Compared with other industries, the travel and hospitality sector is ahead of the curve in engaging social media, says Carl Howe, a director with the Yankee Group, a telecommunication market research firm.
It’s “mainly because there is so much concern about consumer perception,” he says. “There are a lot more choices for hotels than there are for cable providers, and the same is true for airlines.”
Seeking return visitors
A key goal of staking a claim in the social-media space is to build a base of devoted followers who will keep coming back.
“Most travel organizations are actually looking for something more than a transaction,” Howe says. “They’re looking for loyalty, and that means a long-term engagement.”
Still, deals, incentives and freebies offered on social-media channels are a way airlines and hotels cultivate new customers.
United, for instance, has “twares,” fare specials offered exclusively through Twitter, the micro-messaging channel. In July, AirTran introduced its “Facebook Friday Fares,” which give its Facebook fans unique deals.
Joe Palma, a chef at Westend Bistro by Eric Ripert at The Ritz-Carlton in Washington, D.C., uses Twitter to send messages about specials, restaurant news and holiday hours, and to ask fans what they would like to see on the seasonal menu. Last year, he held a contest to select a new fall dessert menu item, and the winner received dinner for two.
LuxuryLink.com and FamilyGetaway.com, which sell hotel packages, have launched “mystery auctions,” in which customers bid for hotel packages at discounted rates without knowing the property’s identity. To increase followers, the sites began issuing clues about the hotels only through their Facebook and Twitter pages.
Travel businesses are seeking out social-media mavens and bloggers to sing their praises.
As Country Inns & Suites By Carlson prepared to open its 500th hotel in College Station, Texas, earlier this year, it offered free seven-day trips to three bloggers active in social-media sites.
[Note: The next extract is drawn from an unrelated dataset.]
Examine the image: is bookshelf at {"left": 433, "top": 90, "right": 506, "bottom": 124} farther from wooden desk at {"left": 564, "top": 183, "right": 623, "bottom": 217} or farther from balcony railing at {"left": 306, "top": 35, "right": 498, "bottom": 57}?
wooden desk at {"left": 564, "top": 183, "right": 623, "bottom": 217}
Aurora Toth, vice president of marketing for Carlson Hotels, says the bloggers and their families were assigned to drive to College Station in vehicles with Country Inn decals, stop in seven states, blog and post messages on Facebook and Twitter along the way. Country Inn received local news coverage, and the bloggers helped spread word of the new hotel to their followers. “We learned the power of what we can do,” Toth says.
Marriott is launching a campaign in October that will invite loyalty program members with large Facebook and Twitter followings to help spread the word about its SpringHill Suites chain. They’ll get free stays and other incentives in return for positive messages sent to followers.
To replace convention business that shrank during the recession, Westin St. Maarten is contacting wedding bloggers and offering their readers a sweepstakes drawing for a ceremony or honeymoon at the resort. “We couldn’t have found those people any other simpler way,” says Karen Gee-McAuley, whose public relations firm Blaze helped the hotel develop the strategy.
Social networking and mobile technology are a new advertising frontier, and it makes sense for the travel industry to jump on board, some say.
“We’re a traditional advertising company, and looking at venturing out into social media and mobile phone applications wasn’t really something that we were considering,” says Toby Sturek, president of Clear Channel Airports. “But with the needs of the traveler, we felt we needed to continue to innovate.”